L’intrigue prend racine dans des événements passés qui sont évoqués à mi-mots, et qu’on n’arrive pas à identifier. De quoi parle Jay Garrick ? Pas une note de renvoi, pas un dialogue détaillé ne vient éclairer le truc. Le lecteur de passage, celui qui, par exemple, pourrait prendre le recueil parce qu’il aime bien le scénariste, est complètement largué. Pour comprendre un morceau de DC, faut avoir lu tout DC. Belle politique de fidélisation.
Ensuite, le récit raconte comment Hal Jordan et Oliver Queen font scission d’avec le reste de la Ligue et décident d’adopter une attitude plus proactive, en allant chercher les méchants là où ils se cachent. Prétexte moult fois exploré (la dernière fois, de mémoire, c’était dans la Justice League Elite de Kelly et Mahnke), idée intéressante mais dont il faut faire quelque chose. Et c’est notamment là que le bât blesse : Robinson donne l’impression vivace qu’il ne sait pas quoi faire de l’idée. Et les personnages non plus. Au bout de trois épisodes (sur sept), ils en sont à constater qu’ils tournent en rond et n’accomplissent rien de grand. On réprime un bâillement. La suite n’est guère mieux : le groupe finit par se constituer (Congorilla et le Starman bleu rejoignant les autres), et là commence à germer l’idée que tous les maux qu’ils essaient de soigner proviennent de ce bougre de Prometheus, un vrai bon gros méchant qui fait des choses si terribles que, au final, on ne peut pas tellement en vouloir aux plus virulents des héros. Le discours politique est complètement atténué, il n’y a pas de réflexion sur l’engagement héroïque et sur les conséquences des super-pouvoirs, les engueulades ne dépassent guère le stade des questionnements niveau école primaire, bref, c’est assez ras des pâquerettes. La série se termine sur une scène qui, et c’est là le pire, cautionne le vigilantisme, et assimile la « justice » tant réclamée à la vengeance. Bref, ça sent carrément le renfermé, et on est loin du Robinson brillant qui avait écrit Golden Age pour Paul Smith. Robinson, c’est sans doute comme John Byrne ou Marc Silvestri, des extraterrestres l’ont enlevé et remplacé par une pâle copie.

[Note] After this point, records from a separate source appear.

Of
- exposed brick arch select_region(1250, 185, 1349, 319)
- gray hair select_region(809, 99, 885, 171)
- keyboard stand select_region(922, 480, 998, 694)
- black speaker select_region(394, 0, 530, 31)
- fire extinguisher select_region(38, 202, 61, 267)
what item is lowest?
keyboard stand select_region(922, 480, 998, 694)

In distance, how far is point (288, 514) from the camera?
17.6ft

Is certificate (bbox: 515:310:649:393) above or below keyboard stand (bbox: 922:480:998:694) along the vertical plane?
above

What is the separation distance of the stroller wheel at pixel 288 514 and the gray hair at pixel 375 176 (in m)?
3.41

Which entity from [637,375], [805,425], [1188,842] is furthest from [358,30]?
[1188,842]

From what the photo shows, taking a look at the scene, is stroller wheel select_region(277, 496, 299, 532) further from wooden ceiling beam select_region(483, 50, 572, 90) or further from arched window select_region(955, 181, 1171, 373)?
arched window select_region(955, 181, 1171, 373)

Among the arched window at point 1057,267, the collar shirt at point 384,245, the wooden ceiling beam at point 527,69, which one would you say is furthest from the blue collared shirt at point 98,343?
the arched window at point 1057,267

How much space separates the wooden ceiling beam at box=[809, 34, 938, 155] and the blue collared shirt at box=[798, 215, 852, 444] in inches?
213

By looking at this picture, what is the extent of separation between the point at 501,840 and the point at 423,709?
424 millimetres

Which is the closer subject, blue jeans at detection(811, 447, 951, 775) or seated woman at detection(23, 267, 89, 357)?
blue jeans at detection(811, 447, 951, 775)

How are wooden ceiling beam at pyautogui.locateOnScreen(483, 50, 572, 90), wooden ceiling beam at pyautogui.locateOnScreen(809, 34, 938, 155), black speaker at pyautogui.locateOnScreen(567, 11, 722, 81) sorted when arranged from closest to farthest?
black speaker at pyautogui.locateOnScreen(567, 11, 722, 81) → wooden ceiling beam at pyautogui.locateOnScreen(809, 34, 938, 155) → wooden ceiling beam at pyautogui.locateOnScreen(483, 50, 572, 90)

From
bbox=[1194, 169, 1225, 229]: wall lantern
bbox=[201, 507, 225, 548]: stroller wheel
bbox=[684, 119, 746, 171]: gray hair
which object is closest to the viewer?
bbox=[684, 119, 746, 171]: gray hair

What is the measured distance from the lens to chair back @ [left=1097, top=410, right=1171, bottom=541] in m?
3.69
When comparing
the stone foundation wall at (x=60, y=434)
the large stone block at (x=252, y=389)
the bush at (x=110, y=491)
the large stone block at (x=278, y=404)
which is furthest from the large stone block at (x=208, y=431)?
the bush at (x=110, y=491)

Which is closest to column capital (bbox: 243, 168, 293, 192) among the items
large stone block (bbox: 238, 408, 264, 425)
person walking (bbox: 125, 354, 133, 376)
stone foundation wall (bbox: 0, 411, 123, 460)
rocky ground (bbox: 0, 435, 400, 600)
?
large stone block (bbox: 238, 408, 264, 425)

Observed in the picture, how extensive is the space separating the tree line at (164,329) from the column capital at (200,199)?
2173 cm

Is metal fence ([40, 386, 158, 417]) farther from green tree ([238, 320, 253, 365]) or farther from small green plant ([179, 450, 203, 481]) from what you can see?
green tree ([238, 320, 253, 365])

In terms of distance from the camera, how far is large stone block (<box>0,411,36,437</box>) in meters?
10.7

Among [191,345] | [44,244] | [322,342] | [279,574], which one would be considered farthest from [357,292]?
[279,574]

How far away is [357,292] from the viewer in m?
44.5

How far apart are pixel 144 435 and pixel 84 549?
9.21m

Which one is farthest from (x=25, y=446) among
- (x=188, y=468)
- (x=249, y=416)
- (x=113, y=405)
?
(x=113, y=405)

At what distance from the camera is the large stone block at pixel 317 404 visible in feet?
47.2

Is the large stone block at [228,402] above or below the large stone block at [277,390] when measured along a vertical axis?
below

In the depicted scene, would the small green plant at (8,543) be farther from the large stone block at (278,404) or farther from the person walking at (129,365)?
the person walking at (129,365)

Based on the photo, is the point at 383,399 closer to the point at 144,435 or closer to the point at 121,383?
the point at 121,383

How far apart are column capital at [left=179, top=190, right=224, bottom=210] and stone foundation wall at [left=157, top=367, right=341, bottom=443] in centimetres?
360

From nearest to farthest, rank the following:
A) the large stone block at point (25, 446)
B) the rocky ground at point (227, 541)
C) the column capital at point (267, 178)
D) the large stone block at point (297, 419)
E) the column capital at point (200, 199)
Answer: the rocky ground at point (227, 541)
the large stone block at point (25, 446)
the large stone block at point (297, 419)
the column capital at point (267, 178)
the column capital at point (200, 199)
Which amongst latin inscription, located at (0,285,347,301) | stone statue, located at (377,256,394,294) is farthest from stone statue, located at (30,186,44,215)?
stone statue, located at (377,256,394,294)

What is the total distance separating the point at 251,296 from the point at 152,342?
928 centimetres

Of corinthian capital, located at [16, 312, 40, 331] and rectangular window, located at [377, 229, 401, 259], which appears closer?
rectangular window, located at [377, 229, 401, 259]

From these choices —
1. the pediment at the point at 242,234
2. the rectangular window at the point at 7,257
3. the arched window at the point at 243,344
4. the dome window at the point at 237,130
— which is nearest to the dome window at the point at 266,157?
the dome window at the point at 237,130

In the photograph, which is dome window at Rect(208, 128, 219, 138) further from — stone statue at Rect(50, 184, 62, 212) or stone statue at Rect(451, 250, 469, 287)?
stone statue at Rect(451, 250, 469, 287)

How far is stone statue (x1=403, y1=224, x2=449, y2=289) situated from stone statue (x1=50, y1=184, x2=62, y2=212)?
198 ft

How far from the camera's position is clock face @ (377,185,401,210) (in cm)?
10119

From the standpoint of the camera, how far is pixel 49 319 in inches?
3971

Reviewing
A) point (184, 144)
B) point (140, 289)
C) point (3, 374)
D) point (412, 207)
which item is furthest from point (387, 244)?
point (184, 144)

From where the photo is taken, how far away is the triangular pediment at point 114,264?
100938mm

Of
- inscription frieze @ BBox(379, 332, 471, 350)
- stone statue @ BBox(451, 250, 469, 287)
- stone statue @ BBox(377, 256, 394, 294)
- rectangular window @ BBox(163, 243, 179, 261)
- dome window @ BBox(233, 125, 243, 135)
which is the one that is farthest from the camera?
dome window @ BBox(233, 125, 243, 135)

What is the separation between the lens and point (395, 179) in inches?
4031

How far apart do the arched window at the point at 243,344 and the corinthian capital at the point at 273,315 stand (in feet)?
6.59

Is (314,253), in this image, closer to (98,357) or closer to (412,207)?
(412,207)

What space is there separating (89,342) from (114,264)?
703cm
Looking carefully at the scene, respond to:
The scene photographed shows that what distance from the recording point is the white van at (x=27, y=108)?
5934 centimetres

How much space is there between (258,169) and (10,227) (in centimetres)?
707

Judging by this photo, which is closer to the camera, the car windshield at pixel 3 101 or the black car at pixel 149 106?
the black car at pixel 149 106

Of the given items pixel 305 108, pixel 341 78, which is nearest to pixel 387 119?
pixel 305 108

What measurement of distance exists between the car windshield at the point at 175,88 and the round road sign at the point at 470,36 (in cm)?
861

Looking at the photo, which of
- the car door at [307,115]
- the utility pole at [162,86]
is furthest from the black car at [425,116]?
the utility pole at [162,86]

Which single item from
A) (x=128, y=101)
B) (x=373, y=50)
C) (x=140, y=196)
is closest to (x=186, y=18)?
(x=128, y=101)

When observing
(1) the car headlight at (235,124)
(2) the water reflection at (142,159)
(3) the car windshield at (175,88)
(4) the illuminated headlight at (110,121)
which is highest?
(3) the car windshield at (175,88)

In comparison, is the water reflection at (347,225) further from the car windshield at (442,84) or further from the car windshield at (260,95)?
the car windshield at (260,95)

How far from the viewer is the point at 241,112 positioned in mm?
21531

Même narrativement, ça ne tient pas. Les dialogues ne sont pas bons, les blagues (déjà fort rares) tombent à plat, la caractérisation est inefficace. Les personnages sont amenés tardivement et on n’a le temps de s’intéresser ni à eux ni aux relations qu’ils entretiennent au sein d’un groupe qui ressemble plus à un instantané dans une salle des pas perdues d’une gare un peu vide, qu’à une réelle équipe. Il y a, à un moment, une trahison, et quand l’identité du traître est révélée, les explications renvoient à des mots qu’il a (aurait ?) prononcés. J’ai relu les passages concernés, et je n’ai pas trouvé les mots en question (sont-ils noyés dans un flot de dialogues ?) : Robinson, d’ordinaire carré pour ce genre d’effets, s’est planté, me semble-t-il.
Le tout dans un graphisme de peinture pompier assez peu narrative, ça donne un gros machin indigeste qui tire le genre super-héros, et les personnages de la Ligue, vers le bas.
Un très mauvais album pour l’un des pires scripts du scénariste.